Instagram announced today that in addition to its signature square posts, the app will now allow users to upload photos and videos in both portrait and landscape orientations. Prior to this change, users made their whole photos fit by using other apps to add borders. Instagram realized that 20 percent of its users use these apps extensively out of protest, and decided to lift the square-only requirement.
I guess I don’t really have an outright problem with this. I use Instagram regularly, and I guess it’ll be nice to expand my photography choices if I choose. It’s Instagram’s prerogative to change its app when it pleases, and you can always delete the app when you don’t like it. But I think that beyond the obvious “a very popular app has done something significant to its user interface,” there are some points worth exploring.
Because people sign up for Instagram and agree to its terms, Instagram by default controls at least part of the overall aesthetics. You can’t really change the layout or theme of your profile beyond the photos you upload, but you can edit these as you please. And despite this change in the aesthetic that Instagram governs, you can still add your own borders and do what you like to your photos — there’s nothing prohibiting you from continuing to operate as if square is the only option. You still have as much freedom over your own Instagram feed that Instagram has decided to give you — in fact, even more if you decide to embrace the change. And I do appreciate that this move gives more artistic freedom to photographers who use the app to share their art, which is a fantastic effort.
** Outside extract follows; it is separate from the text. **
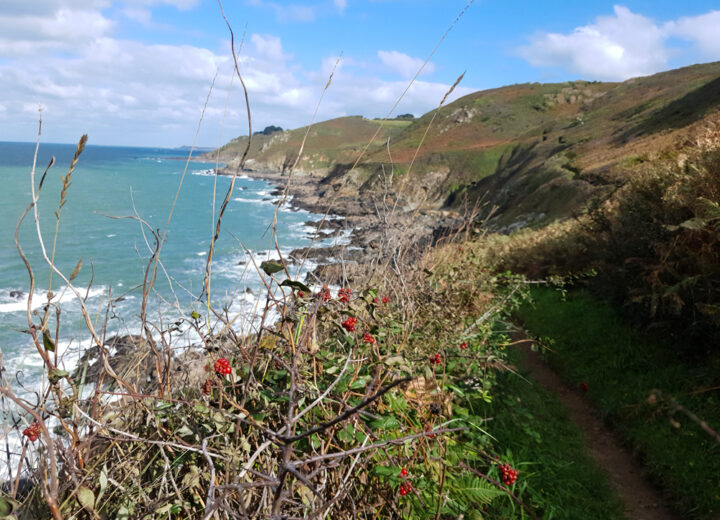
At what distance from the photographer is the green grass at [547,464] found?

But this kind of seems like policing in the guise of aesthetic freedom. Now when you see a non-square photo on your feed, the white border a user would have added for a portrait or landscape-oriented photo is either added or deleted to the UI, which to me seems like a subtle recapturing. Adding borders within the design options and keeping the square-only ethos would have been a viable option for Instagram, like how they developed Hyperlapse and Layout to edge out the competition. This is entirely speculation on my part, but it seems that Instagram got tired of its users outsourcing and tried to take back even more power. It’s also probably a business move, so that advertisers can do even more. At the user’s level, you can now devote more time to uploading content and contributing to Instagram’s position in the zeitgeist, uncropped photos and all.
This is also an interesting comment on the clout of the App in 2015, and how something like Instagram affects our daily life. This decision to abandon the square-only format made headlines, alongside analysis of today’s stock market and recalls for bread. This was such a shift in the way we think about social media and photography that it made the Wall Street Journal’s coverage, which noted that “Instagram’s move coincides with consumers increasingly purchasing smart phones with larger screens that provide a better mobile viewing experience for widescreen videos.” Today’s smartphones also have options to take square photos — which wasn’t a coincidence. A few people will still continue to use apps like Squaready and Afterlight, but I’m curious to know how these apps will bounce back from such a shift. There might be a resurgence in standard photography, or maybe the square has captured our attention so tightly that we won’t even notice the difference.